Tous les français, au-delà de leurs croyances, de leurs convictions religieuses et politiques, de leurs origines ou de leurs milieux sociaux, ont été choqués par l’incendie qui a ravagé, lundi dernier, Notre-Dame de Paris. A tel point que les dons ont afflué, et continuent d’affluer pour aider à réparer ce symbole nationale. Du moins envisager de telles réparations. Car, tant qu’une expertise complète et précise ne sera pas réalisée, aucune reconstruction ne pourra être entreprise.
Cependant, il y a bien une chose dont on sera à peu près certains : les fonds pour financer ces travaux ne devraient pas manquer. La souscription nationale est un réel succès et la mobilisation dépasse d’ailleurs largement le cadre de la France seule, démontrant au passage que Notre-Dame de Paris est un patrimoine de l’humanité, d’ailleurs classé à l’UNESCO.
Si la mobilisation est l’oeuvre des régions, des départements, des communes, et des citoyens, elle est aussi celle de quelques riches familles. 100 millions d’euros pour l’une, 200 millions pour d’autres. Les familles Arnault, Pinault et Bettencourt, pour ne citer qu’elles, y sont aller de leur élan de solidarité. Un geste appréciable qu’il convient de souligner.
Mais ces dons, bien que très généreux, posent presque automatiquement une autre question. Certes, certains riches donateurs ont fait le choix de donner simplement l’argent sans bénéficier d’une déduction d’impôt. Mais, pourquoi a-t-il fallu qu’un édifice brûle pour qu’enfin les plus fortunés de ce pays fassent un geste de solidarité et contribuent à l’effort national ?
Car, à la vérité, bien que leur peine soit sans doute sincère, comme celle d’une majorité de Français, ces dons leurs permettent aussi de redorer leur blason alors qu’ils sont particulièrement critiqués, à juste titre. Comment ne pas critiquer ceux qui, en tant de prétendue crise économique, continuent de s’enrichir sur le dos des plus démunis ?

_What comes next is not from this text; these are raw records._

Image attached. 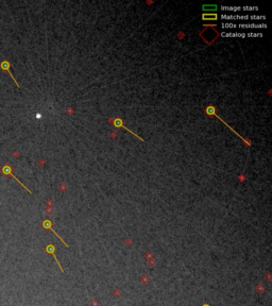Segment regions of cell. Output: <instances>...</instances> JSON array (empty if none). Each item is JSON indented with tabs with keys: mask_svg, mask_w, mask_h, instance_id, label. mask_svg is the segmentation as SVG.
<instances>
[{
	"mask_svg": "<svg viewBox=\"0 0 272 306\" xmlns=\"http://www.w3.org/2000/svg\"><path fill=\"white\" fill-rule=\"evenodd\" d=\"M108 122H110L111 124H113V126H114L115 128H117V129H118V128H124L127 131H129V132H130V133H132V134H133V135H134V136H136V137L139 138L140 140H144V139H142V138H140L139 136L137 135V134H135V133H133L131 130H129V128H127V126H124L123 123H122V120L120 119V118H115V119H113V118H110V119H108Z\"/></svg>",
	"mask_w": 272,
	"mask_h": 306,
	"instance_id": "6da1fadb",
	"label": "cell"
},
{
	"mask_svg": "<svg viewBox=\"0 0 272 306\" xmlns=\"http://www.w3.org/2000/svg\"><path fill=\"white\" fill-rule=\"evenodd\" d=\"M43 226L44 227H45V229H47V230H51V231H52V232H53L54 233V234H55L56 235V236H58V238H59V239H61V241H62V242H63L64 243V245H65V247H69V245H67V243H66L65 242V241H64L63 240V239H62L61 238V237H60L59 236V235H58V234H56V232H54V230H52V225H51V221H50V220H46V221H44V223H43Z\"/></svg>",
	"mask_w": 272,
	"mask_h": 306,
	"instance_id": "7a4b0ae2",
	"label": "cell"
},
{
	"mask_svg": "<svg viewBox=\"0 0 272 306\" xmlns=\"http://www.w3.org/2000/svg\"><path fill=\"white\" fill-rule=\"evenodd\" d=\"M46 251H47L48 253H50V254H52L54 256V258H55V261H56V264L59 265V267L61 268V270H62V272H64V270H63V268H62V266H61V264L59 263V261H58V258H56V256H55V254H54V251H55V247H54L53 245H48L47 247H46Z\"/></svg>",
	"mask_w": 272,
	"mask_h": 306,
	"instance_id": "3957f363",
	"label": "cell"
},
{
	"mask_svg": "<svg viewBox=\"0 0 272 306\" xmlns=\"http://www.w3.org/2000/svg\"><path fill=\"white\" fill-rule=\"evenodd\" d=\"M110 135H111V137H112V138H116V137H117V133L113 131V132H111Z\"/></svg>",
	"mask_w": 272,
	"mask_h": 306,
	"instance_id": "277c9868",
	"label": "cell"
},
{
	"mask_svg": "<svg viewBox=\"0 0 272 306\" xmlns=\"http://www.w3.org/2000/svg\"><path fill=\"white\" fill-rule=\"evenodd\" d=\"M67 113H68V114H72V108H67Z\"/></svg>",
	"mask_w": 272,
	"mask_h": 306,
	"instance_id": "5b68a950",
	"label": "cell"
},
{
	"mask_svg": "<svg viewBox=\"0 0 272 306\" xmlns=\"http://www.w3.org/2000/svg\"><path fill=\"white\" fill-rule=\"evenodd\" d=\"M203 306H209V305H208V304H204Z\"/></svg>",
	"mask_w": 272,
	"mask_h": 306,
	"instance_id": "8992f818",
	"label": "cell"
}]
</instances>
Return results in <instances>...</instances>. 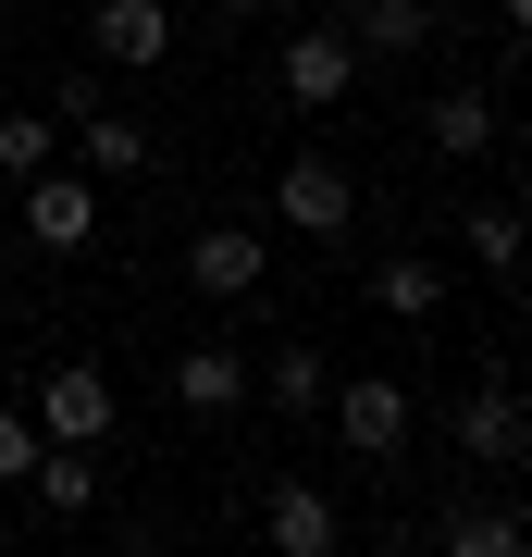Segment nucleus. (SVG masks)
Returning a JSON list of instances; mask_svg holds the SVG:
<instances>
[{
	"label": "nucleus",
	"mask_w": 532,
	"mask_h": 557,
	"mask_svg": "<svg viewBox=\"0 0 532 557\" xmlns=\"http://www.w3.org/2000/svg\"><path fill=\"white\" fill-rule=\"evenodd\" d=\"M38 446H99L124 421V397H112V372H87V359H62V372H38Z\"/></svg>",
	"instance_id": "obj_1"
},
{
	"label": "nucleus",
	"mask_w": 532,
	"mask_h": 557,
	"mask_svg": "<svg viewBox=\"0 0 532 557\" xmlns=\"http://www.w3.org/2000/svg\"><path fill=\"white\" fill-rule=\"evenodd\" d=\"M273 211H285V236H347V223H359V174L322 161V149H297L273 174Z\"/></svg>",
	"instance_id": "obj_2"
},
{
	"label": "nucleus",
	"mask_w": 532,
	"mask_h": 557,
	"mask_svg": "<svg viewBox=\"0 0 532 557\" xmlns=\"http://www.w3.org/2000/svg\"><path fill=\"white\" fill-rule=\"evenodd\" d=\"M322 409H335V434L359 446V458H396V446H409V384H396V372H335V397H322Z\"/></svg>",
	"instance_id": "obj_3"
},
{
	"label": "nucleus",
	"mask_w": 532,
	"mask_h": 557,
	"mask_svg": "<svg viewBox=\"0 0 532 557\" xmlns=\"http://www.w3.org/2000/svg\"><path fill=\"white\" fill-rule=\"evenodd\" d=\"M347 87H359L347 25H297V38H285V100H297V112H335Z\"/></svg>",
	"instance_id": "obj_4"
},
{
	"label": "nucleus",
	"mask_w": 532,
	"mask_h": 557,
	"mask_svg": "<svg viewBox=\"0 0 532 557\" xmlns=\"http://www.w3.org/2000/svg\"><path fill=\"white\" fill-rule=\"evenodd\" d=\"M458 458H471V471H508V458H532V409L508 397V384H471V397H458Z\"/></svg>",
	"instance_id": "obj_5"
},
{
	"label": "nucleus",
	"mask_w": 532,
	"mask_h": 557,
	"mask_svg": "<svg viewBox=\"0 0 532 557\" xmlns=\"http://www.w3.org/2000/svg\"><path fill=\"white\" fill-rule=\"evenodd\" d=\"M87 50L124 62V75H149V62L174 50V13H161V0H99V13H87Z\"/></svg>",
	"instance_id": "obj_6"
},
{
	"label": "nucleus",
	"mask_w": 532,
	"mask_h": 557,
	"mask_svg": "<svg viewBox=\"0 0 532 557\" xmlns=\"http://www.w3.org/2000/svg\"><path fill=\"white\" fill-rule=\"evenodd\" d=\"M25 236H38V248H87V236H99V186L38 161V186H25Z\"/></svg>",
	"instance_id": "obj_7"
},
{
	"label": "nucleus",
	"mask_w": 532,
	"mask_h": 557,
	"mask_svg": "<svg viewBox=\"0 0 532 557\" xmlns=\"http://www.w3.org/2000/svg\"><path fill=\"white\" fill-rule=\"evenodd\" d=\"M248 397H260V409H285V421H310L322 397H335V359L285 335V347H273V359H260V372H248Z\"/></svg>",
	"instance_id": "obj_8"
},
{
	"label": "nucleus",
	"mask_w": 532,
	"mask_h": 557,
	"mask_svg": "<svg viewBox=\"0 0 532 557\" xmlns=\"http://www.w3.org/2000/svg\"><path fill=\"white\" fill-rule=\"evenodd\" d=\"M434 38V0H347V50L359 62H409Z\"/></svg>",
	"instance_id": "obj_9"
},
{
	"label": "nucleus",
	"mask_w": 532,
	"mask_h": 557,
	"mask_svg": "<svg viewBox=\"0 0 532 557\" xmlns=\"http://www.w3.org/2000/svg\"><path fill=\"white\" fill-rule=\"evenodd\" d=\"M174 409H186V421L248 409V359H236V347H186V359H174Z\"/></svg>",
	"instance_id": "obj_10"
},
{
	"label": "nucleus",
	"mask_w": 532,
	"mask_h": 557,
	"mask_svg": "<svg viewBox=\"0 0 532 557\" xmlns=\"http://www.w3.org/2000/svg\"><path fill=\"white\" fill-rule=\"evenodd\" d=\"M260 533H273L285 557H335V545H347V520H335V496H310V483H273Z\"/></svg>",
	"instance_id": "obj_11"
},
{
	"label": "nucleus",
	"mask_w": 532,
	"mask_h": 557,
	"mask_svg": "<svg viewBox=\"0 0 532 557\" xmlns=\"http://www.w3.org/2000/svg\"><path fill=\"white\" fill-rule=\"evenodd\" d=\"M434 545H446V557H520V545H532V520H520V508H495V496H458V508L434 520Z\"/></svg>",
	"instance_id": "obj_12"
},
{
	"label": "nucleus",
	"mask_w": 532,
	"mask_h": 557,
	"mask_svg": "<svg viewBox=\"0 0 532 557\" xmlns=\"http://www.w3.org/2000/svg\"><path fill=\"white\" fill-rule=\"evenodd\" d=\"M186 273H198V298H223V310H236L248 285H260V236H248V223H211V236L186 248Z\"/></svg>",
	"instance_id": "obj_13"
},
{
	"label": "nucleus",
	"mask_w": 532,
	"mask_h": 557,
	"mask_svg": "<svg viewBox=\"0 0 532 557\" xmlns=\"http://www.w3.org/2000/svg\"><path fill=\"white\" fill-rule=\"evenodd\" d=\"M421 137L446 161H483L495 149V87H434V112H421Z\"/></svg>",
	"instance_id": "obj_14"
},
{
	"label": "nucleus",
	"mask_w": 532,
	"mask_h": 557,
	"mask_svg": "<svg viewBox=\"0 0 532 557\" xmlns=\"http://www.w3.org/2000/svg\"><path fill=\"white\" fill-rule=\"evenodd\" d=\"M359 298H372L384 322H434V310H446V273H434V260H372Z\"/></svg>",
	"instance_id": "obj_15"
},
{
	"label": "nucleus",
	"mask_w": 532,
	"mask_h": 557,
	"mask_svg": "<svg viewBox=\"0 0 532 557\" xmlns=\"http://www.w3.org/2000/svg\"><path fill=\"white\" fill-rule=\"evenodd\" d=\"M25 483H38V508H62V520L99 508V446H38V471H25Z\"/></svg>",
	"instance_id": "obj_16"
},
{
	"label": "nucleus",
	"mask_w": 532,
	"mask_h": 557,
	"mask_svg": "<svg viewBox=\"0 0 532 557\" xmlns=\"http://www.w3.org/2000/svg\"><path fill=\"white\" fill-rule=\"evenodd\" d=\"M458 236H471V260H483V273H520V260H532V223H520L508 199H483L471 223H458Z\"/></svg>",
	"instance_id": "obj_17"
},
{
	"label": "nucleus",
	"mask_w": 532,
	"mask_h": 557,
	"mask_svg": "<svg viewBox=\"0 0 532 557\" xmlns=\"http://www.w3.org/2000/svg\"><path fill=\"white\" fill-rule=\"evenodd\" d=\"M75 137H87V174H149V137L124 112H75Z\"/></svg>",
	"instance_id": "obj_18"
},
{
	"label": "nucleus",
	"mask_w": 532,
	"mask_h": 557,
	"mask_svg": "<svg viewBox=\"0 0 532 557\" xmlns=\"http://www.w3.org/2000/svg\"><path fill=\"white\" fill-rule=\"evenodd\" d=\"M50 161V112H0V174H38Z\"/></svg>",
	"instance_id": "obj_19"
},
{
	"label": "nucleus",
	"mask_w": 532,
	"mask_h": 557,
	"mask_svg": "<svg viewBox=\"0 0 532 557\" xmlns=\"http://www.w3.org/2000/svg\"><path fill=\"white\" fill-rule=\"evenodd\" d=\"M25 471H38V421L0 409V483H25Z\"/></svg>",
	"instance_id": "obj_20"
},
{
	"label": "nucleus",
	"mask_w": 532,
	"mask_h": 557,
	"mask_svg": "<svg viewBox=\"0 0 532 557\" xmlns=\"http://www.w3.org/2000/svg\"><path fill=\"white\" fill-rule=\"evenodd\" d=\"M495 13H508V38H520V50H532V0H495Z\"/></svg>",
	"instance_id": "obj_21"
},
{
	"label": "nucleus",
	"mask_w": 532,
	"mask_h": 557,
	"mask_svg": "<svg viewBox=\"0 0 532 557\" xmlns=\"http://www.w3.org/2000/svg\"><path fill=\"white\" fill-rule=\"evenodd\" d=\"M223 13H260V0H223Z\"/></svg>",
	"instance_id": "obj_22"
}]
</instances>
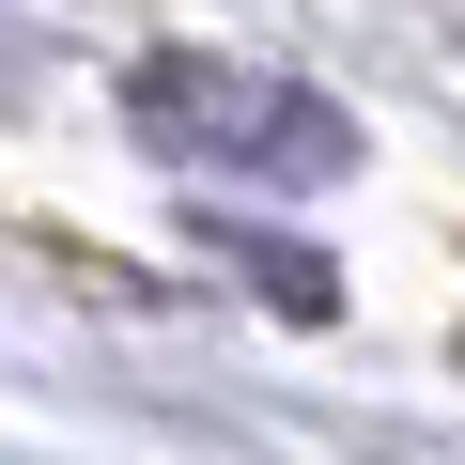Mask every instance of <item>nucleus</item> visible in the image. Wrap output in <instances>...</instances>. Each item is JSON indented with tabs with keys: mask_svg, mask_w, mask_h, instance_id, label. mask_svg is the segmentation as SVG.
I'll return each mask as SVG.
<instances>
[{
	"mask_svg": "<svg viewBox=\"0 0 465 465\" xmlns=\"http://www.w3.org/2000/svg\"><path fill=\"white\" fill-rule=\"evenodd\" d=\"M140 140L186 171H249V186H326L357 124L295 78H232V63H140Z\"/></svg>",
	"mask_w": 465,
	"mask_h": 465,
	"instance_id": "f257e3e1",
	"label": "nucleus"
}]
</instances>
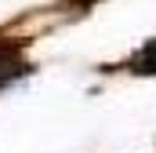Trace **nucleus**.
Returning <instances> with one entry per match:
<instances>
[{
	"label": "nucleus",
	"instance_id": "nucleus-1",
	"mask_svg": "<svg viewBox=\"0 0 156 153\" xmlns=\"http://www.w3.org/2000/svg\"><path fill=\"white\" fill-rule=\"evenodd\" d=\"M131 69H134V73H156V40H149V44L131 58Z\"/></svg>",
	"mask_w": 156,
	"mask_h": 153
}]
</instances>
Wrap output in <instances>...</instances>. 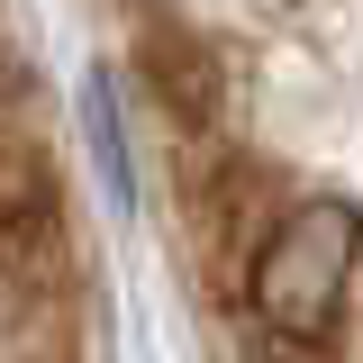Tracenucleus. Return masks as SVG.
<instances>
[{
    "mask_svg": "<svg viewBox=\"0 0 363 363\" xmlns=\"http://www.w3.org/2000/svg\"><path fill=\"white\" fill-rule=\"evenodd\" d=\"M354 264H363V209L345 191H309L255 245L245 300H255V318L281 345H318L336 327V309H345V291H354Z\"/></svg>",
    "mask_w": 363,
    "mask_h": 363,
    "instance_id": "f257e3e1",
    "label": "nucleus"
}]
</instances>
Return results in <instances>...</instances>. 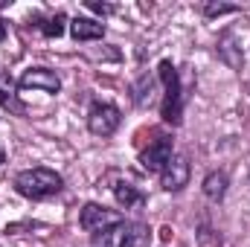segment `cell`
Returning a JSON list of instances; mask_svg holds the SVG:
<instances>
[{
    "instance_id": "1",
    "label": "cell",
    "mask_w": 250,
    "mask_h": 247,
    "mask_svg": "<svg viewBox=\"0 0 250 247\" xmlns=\"http://www.w3.org/2000/svg\"><path fill=\"white\" fill-rule=\"evenodd\" d=\"M62 186H64L62 175L53 172V169H44V166H38V169H26V172H21V175L15 178V189H18L23 198H29V201L53 198V195L62 192Z\"/></svg>"
},
{
    "instance_id": "2",
    "label": "cell",
    "mask_w": 250,
    "mask_h": 247,
    "mask_svg": "<svg viewBox=\"0 0 250 247\" xmlns=\"http://www.w3.org/2000/svg\"><path fill=\"white\" fill-rule=\"evenodd\" d=\"M160 82L166 87V96H163V120L169 125L181 123V114H184V93H181V79H178V70L172 67V62L160 64Z\"/></svg>"
},
{
    "instance_id": "3",
    "label": "cell",
    "mask_w": 250,
    "mask_h": 247,
    "mask_svg": "<svg viewBox=\"0 0 250 247\" xmlns=\"http://www.w3.org/2000/svg\"><path fill=\"white\" fill-rule=\"evenodd\" d=\"M120 123H123L120 108L111 105V102H93L90 111H87V128L96 137H111L120 128Z\"/></svg>"
},
{
    "instance_id": "4",
    "label": "cell",
    "mask_w": 250,
    "mask_h": 247,
    "mask_svg": "<svg viewBox=\"0 0 250 247\" xmlns=\"http://www.w3.org/2000/svg\"><path fill=\"white\" fill-rule=\"evenodd\" d=\"M120 221H123V215L114 212V209H108V206H102V204H84V209L79 215V224L87 233H108Z\"/></svg>"
},
{
    "instance_id": "5",
    "label": "cell",
    "mask_w": 250,
    "mask_h": 247,
    "mask_svg": "<svg viewBox=\"0 0 250 247\" xmlns=\"http://www.w3.org/2000/svg\"><path fill=\"white\" fill-rule=\"evenodd\" d=\"M23 90H41V93H59L62 90V79L56 76V70H50V67H29L23 76H21V82H18Z\"/></svg>"
},
{
    "instance_id": "6",
    "label": "cell",
    "mask_w": 250,
    "mask_h": 247,
    "mask_svg": "<svg viewBox=\"0 0 250 247\" xmlns=\"http://www.w3.org/2000/svg\"><path fill=\"white\" fill-rule=\"evenodd\" d=\"M172 140L169 137H157L154 143H148V148H143V154H140V166L146 169V172H163V166L172 160Z\"/></svg>"
},
{
    "instance_id": "7",
    "label": "cell",
    "mask_w": 250,
    "mask_h": 247,
    "mask_svg": "<svg viewBox=\"0 0 250 247\" xmlns=\"http://www.w3.org/2000/svg\"><path fill=\"white\" fill-rule=\"evenodd\" d=\"M189 184V160L184 154H172V160L160 172V186L166 192H181Z\"/></svg>"
},
{
    "instance_id": "8",
    "label": "cell",
    "mask_w": 250,
    "mask_h": 247,
    "mask_svg": "<svg viewBox=\"0 0 250 247\" xmlns=\"http://www.w3.org/2000/svg\"><path fill=\"white\" fill-rule=\"evenodd\" d=\"M70 35L76 41H99L105 35V23H99L93 18H73L70 21Z\"/></svg>"
},
{
    "instance_id": "9",
    "label": "cell",
    "mask_w": 250,
    "mask_h": 247,
    "mask_svg": "<svg viewBox=\"0 0 250 247\" xmlns=\"http://www.w3.org/2000/svg\"><path fill=\"white\" fill-rule=\"evenodd\" d=\"M134 242H137V230L131 224L120 221L117 227H111L108 233H102L99 247H134Z\"/></svg>"
},
{
    "instance_id": "10",
    "label": "cell",
    "mask_w": 250,
    "mask_h": 247,
    "mask_svg": "<svg viewBox=\"0 0 250 247\" xmlns=\"http://www.w3.org/2000/svg\"><path fill=\"white\" fill-rule=\"evenodd\" d=\"M0 108H6V111H12V114H23V111H26L23 102H21V96H18L15 82H12L6 73H0Z\"/></svg>"
},
{
    "instance_id": "11",
    "label": "cell",
    "mask_w": 250,
    "mask_h": 247,
    "mask_svg": "<svg viewBox=\"0 0 250 247\" xmlns=\"http://www.w3.org/2000/svg\"><path fill=\"white\" fill-rule=\"evenodd\" d=\"M114 198H117V204L125 206V209H137V206H143V192L137 189L134 184H128V181H120V184L114 186Z\"/></svg>"
},
{
    "instance_id": "12",
    "label": "cell",
    "mask_w": 250,
    "mask_h": 247,
    "mask_svg": "<svg viewBox=\"0 0 250 247\" xmlns=\"http://www.w3.org/2000/svg\"><path fill=\"white\" fill-rule=\"evenodd\" d=\"M227 186H230L227 172H209V175L204 178V195H207L209 201H221V198L227 195Z\"/></svg>"
},
{
    "instance_id": "13",
    "label": "cell",
    "mask_w": 250,
    "mask_h": 247,
    "mask_svg": "<svg viewBox=\"0 0 250 247\" xmlns=\"http://www.w3.org/2000/svg\"><path fill=\"white\" fill-rule=\"evenodd\" d=\"M47 38H59L64 32V15H50V18H44V21H38L35 23Z\"/></svg>"
},
{
    "instance_id": "14",
    "label": "cell",
    "mask_w": 250,
    "mask_h": 247,
    "mask_svg": "<svg viewBox=\"0 0 250 247\" xmlns=\"http://www.w3.org/2000/svg\"><path fill=\"white\" fill-rule=\"evenodd\" d=\"M239 6H227V3H207L204 6V15L207 18H218V15H230V12H236Z\"/></svg>"
},
{
    "instance_id": "15",
    "label": "cell",
    "mask_w": 250,
    "mask_h": 247,
    "mask_svg": "<svg viewBox=\"0 0 250 247\" xmlns=\"http://www.w3.org/2000/svg\"><path fill=\"white\" fill-rule=\"evenodd\" d=\"M87 9H93V12H102V15H105V12H111L114 6H105V3H87Z\"/></svg>"
},
{
    "instance_id": "16",
    "label": "cell",
    "mask_w": 250,
    "mask_h": 247,
    "mask_svg": "<svg viewBox=\"0 0 250 247\" xmlns=\"http://www.w3.org/2000/svg\"><path fill=\"white\" fill-rule=\"evenodd\" d=\"M3 163H6V151L0 148V166H3Z\"/></svg>"
}]
</instances>
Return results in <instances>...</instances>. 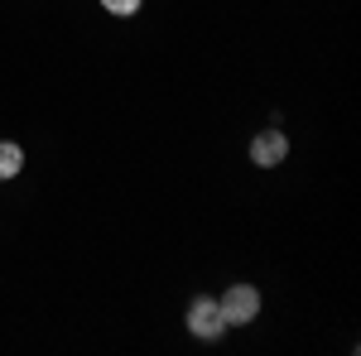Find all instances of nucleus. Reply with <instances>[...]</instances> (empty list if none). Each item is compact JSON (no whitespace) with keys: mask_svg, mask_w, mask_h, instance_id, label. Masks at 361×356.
<instances>
[{"mask_svg":"<svg viewBox=\"0 0 361 356\" xmlns=\"http://www.w3.org/2000/svg\"><path fill=\"white\" fill-rule=\"evenodd\" d=\"M226 328H250L260 318V289L255 284H226V294L217 299Z\"/></svg>","mask_w":361,"mask_h":356,"instance_id":"f257e3e1","label":"nucleus"},{"mask_svg":"<svg viewBox=\"0 0 361 356\" xmlns=\"http://www.w3.org/2000/svg\"><path fill=\"white\" fill-rule=\"evenodd\" d=\"M188 332H193L197 342H217L226 332V318L222 308H217V299H193L188 303Z\"/></svg>","mask_w":361,"mask_h":356,"instance_id":"f03ea898","label":"nucleus"},{"mask_svg":"<svg viewBox=\"0 0 361 356\" xmlns=\"http://www.w3.org/2000/svg\"><path fill=\"white\" fill-rule=\"evenodd\" d=\"M284 154H289V140H284V130H255V140H250V164H255V168L284 164Z\"/></svg>","mask_w":361,"mask_h":356,"instance_id":"7ed1b4c3","label":"nucleus"},{"mask_svg":"<svg viewBox=\"0 0 361 356\" xmlns=\"http://www.w3.org/2000/svg\"><path fill=\"white\" fill-rule=\"evenodd\" d=\"M25 168V149L15 140H0V178H15Z\"/></svg>","mask_w":361,"mask_h":356,"instance_id":"20e7f679","label":"nucleus"},{"mask_svg":"<svg viewBox=\"0 0 361 356\" xmlns=\"http://www.w3.org/2000/svg\"><path fill=\"white\" fill-rule=\"evenodd\" d=\"M140 5H145V0H102V10H106V15H116V20L140 15Z\"/></svg>","mask_w":361,"mask_h":356,"instance_id":"39448f33","label":"nucleus"}]
</instances>
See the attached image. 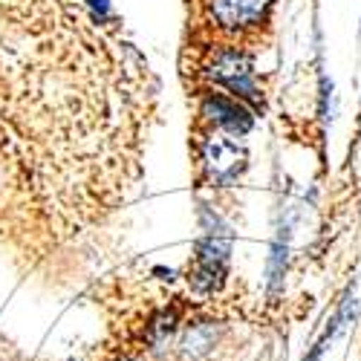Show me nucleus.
<instances>
[{"mask_svg":"<svg viewBox=\"0 0 361 361\" xmlns=\"http://www.w3.org/2000/svg\"><path fill=\"white\" fill-rule=\"evenodd\" d=\"M202 168L214 185H231L246 168V154L231 139L212 136L202 145Z\"/></svg>","mask_w":361,"mask_h":361,"instance_id":"obj_1","label":"nucleus"},{"mask_svg":"<svg viewBox=\"0 0 361 361\" xmlns=\"http://www.w3.org/2000/svg\"><path fill=\"white\" fill-rule=\"evenodd\" d=\"M212 78L226 84L234 96L249 99V102H260L257 87H255V73H252V61L240 52V49H223L217 52V58L212 61Z\"/></svg>","mask_w":361,"mask_h":361,"instance_id":"obj_2","label":"nucleus"},{"mask_svg":"<svg viewBox=\"0 0 361 361\" xmlns=\"http://www.w3.org/2000/svg\"><path fill=\"white\" fill-rule=\"evenodd\" d=\"M269 9H272V0H212V18L223 29L257 26Z\"/></svg>","mask_w":361,"mask_h":361,"instance_id":"obj_3","label":"nucleus"},{"mask_svg":"<svg viewBox=\"0 0 361 361\" xmlns=\"http://www.w3.org/2000/svg\"><path fill=\"white\" fill-rule=\"evenodd\" d=\"M202 116H208L217 128H223L228 133H237V136L252 128V116L240 107L234 99H226V96H205Z\"/></svg>","mask_w":361,"mask_h":361,"instance_id":"obj_4","label":"nucleus"},{"mask_svg":"<svg viewBox=\"0 0 361 361\" xmlns=\"http://www.w3.org/2000/svg\"><path fill=\"white\" fill-rule=\"evenodd\" d=\"M214 344H217V326L212 321H202V324H194L183 336V341H179V355L185 361H200L214 350Z\"/></svg>","mask_w":361,"mask_h":361,"instance_id":"obj_5","label":"nucleus"},{"mask_svg":"<svg viewBox=\"0 0 361 361\" xmlns=\"http://www.w3.org/2000/svg\"><path fill=\"white\" fill-rule=\"evenodd\" d=\"M176 312L173 310H165V312H159L154 321H150V326H147V341L150 344H165L171 336H173V329H176Z\"/></svg>","mask_w":361,"mask_h":361,"instance_id":"obj_6","label":"nucleus"},{"mask_svg":"<svg viewBox=\"0 0 361 361\" xmlns=\"http://www.w3.org/2000/svg\"><path fill=\"white\" fill-rule=\"evenodd\" d=\"M324 341H326V338H324ZM324 341H318V344L312 347V353H310L304 361H321V353H324Z\"/></svg>","mask_w":361,"mask_h":361,"instance_id":"obj_7","label":"nucleus"}]
</instances>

Ceux là même qui refusent de payer des impôts à un pays qui leur fournit pourtant tant d’avantages et dont les infrastructures et les services (éducation, santé, justice etc) leur bénéficient autant, si ce n’est plus, qu’aux autres citoyens. Ceux là même qui ne cessent de nous répéter en boucle, semaine après semaine, qu’ils sont trop taxés et qu’ils n’ont plus d’argent alors qu’ils obtiennent toujours plus d’avantages (la suppression de l’ISF en étant le dernier exemple) et qu’ils n’ont, précisément jamais été aussi riches.
Cette opulence est un des problèmes majeurs de notre pays. Parce que personne, parmi ceux qui ont le pouvoir, ne semble ni pouvoir, ni vouloir, remettre en cause cette injustice de ceux qui ont tout et ceux qui n’ont rien.
- De l’argent, il y en a…
Ces dons pour la reconstruction de la cathédrale peuvent être à double tranchant. Certes beaucoup de personnes y verront un acte de bienveillance. Mais cela met fin aussi à la thèse qui voudrait que les ultras-riches ne disposent pas des moyens suffisants pour contribuer à la solidarité dans d’autres domaines.
Voilà donc la preuve, pour ceux qui en doutaient encore, que l’argent existe en France et qu’il se trouve dans les mains d’une minorité. Et, si cet argent peut être investi pour la réparation d’un édifice précis, ne devrait-il pas l’être aussi dans tout notre patrimoine qui souffre, justement, du manque de ressources financières pour être rénover ? Ne devrait-il pas aussi l’être dans les secteurs où le manque d’argent est flagrant, notamment dans ceux de l’éducation et de la santé ?
Est-il normal que des dizaines de milliers de personnes soient contraints de vivre dans la rue alors que notre pays dispose de près de 3 millions de logements vides ? Sans parler des millions mal-logés, des près de 9 millions de pauvres, et des suicides de plus en plus fréquents de ceux qui n’arrivent pas à joindre les deux bouts chaque mois.
La France semble avoir oublié sa devise pourtant inscrire sur toutes les devantures des bâtiments officiels. Celle qui proclame fièrement Liberté-Egalité-Fraternité et dont nous nous sommes pourtant tant éloignés.